1. Folly is fractal. The closer you look at it, the more of it there is. (See below.)
2. All those dismal buildings that look like featureless boxes are not specimens of modern architecture per se. They’re our selfless gift to future generations. We’ve undertaken to provide the boring parts of the core buildings. Our children and grandchildren are the ones who will get to enjoy the finished buildings, after they’ve added decorative surface treatments and humanizing ground-level structures to suit their own tastes and needs.
3. Over the years I’ve seen way too many people—aspiring authors, e-publishing entrepreneurs, other wanna-bes—who not only don’t understand how the publishing industry works, but who are unaware that they don’t understand it, and who resist all attempts at enlightment.
My theory is that this invincible ignorance is a function of the ease with which one can construct a model of how publishing ought to work. This model will be simple and logical. It may even be elegant. Unfortunately, the way publishing actually works is so unintuitive that entry-level newbies need six months to a year of immersion training before they start to have a reliable grasp of it. Trade publishing is neither simple nor elegant. Its only virtue is that most of the time it works.
Anyway, it’s that seductively logical model that keeps people from assimilating the fact that they don’t understand how the industry works.
(This is either a digression or illustration: The trade publishing universe has a constantly shifting population of production and editorial freelancers. Some are between in-house jobs, or combine freelancing work with part-time in-house work; others are career freelancers. Basically, they’re an available pool of talented and experienced labor: editorial ronin.
Now: Remember all those e-publishing and POD startups that flourished during the dotcom boom? Hundreds of millions of dollars in startup capital, heaps of employees, painful-to-recall announcements about how they were going to remake publishing? Most of ‘em now worth about as much as a burnt-out match?

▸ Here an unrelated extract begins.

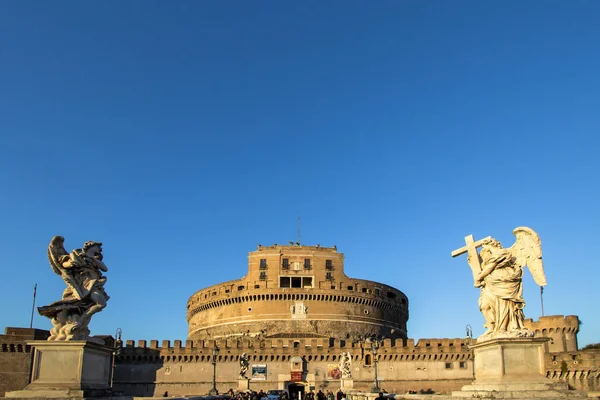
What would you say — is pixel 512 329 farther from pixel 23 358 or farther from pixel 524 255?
pixel 23 358

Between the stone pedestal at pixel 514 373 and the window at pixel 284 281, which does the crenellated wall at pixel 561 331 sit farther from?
the stone pedestal at pixel 514 373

Unless you want to count a couple of former editorial assistants, office juniors, who wound up working at Simon & Schuster Interactive (which is stretching things on both counts), I know of no one with any industry experience who was hired or even approached by any of the dotcom-boom publishing startups.)
4. I’m neither a millennialist nor a dispensationalist, I consider the pretribulational rapture a deviationist non-scriptural novelty, and I have no time for vulgar conspiracy theory; but has anyone noticed that George Bush is only a few criteria short of qualifying as the Antichrist?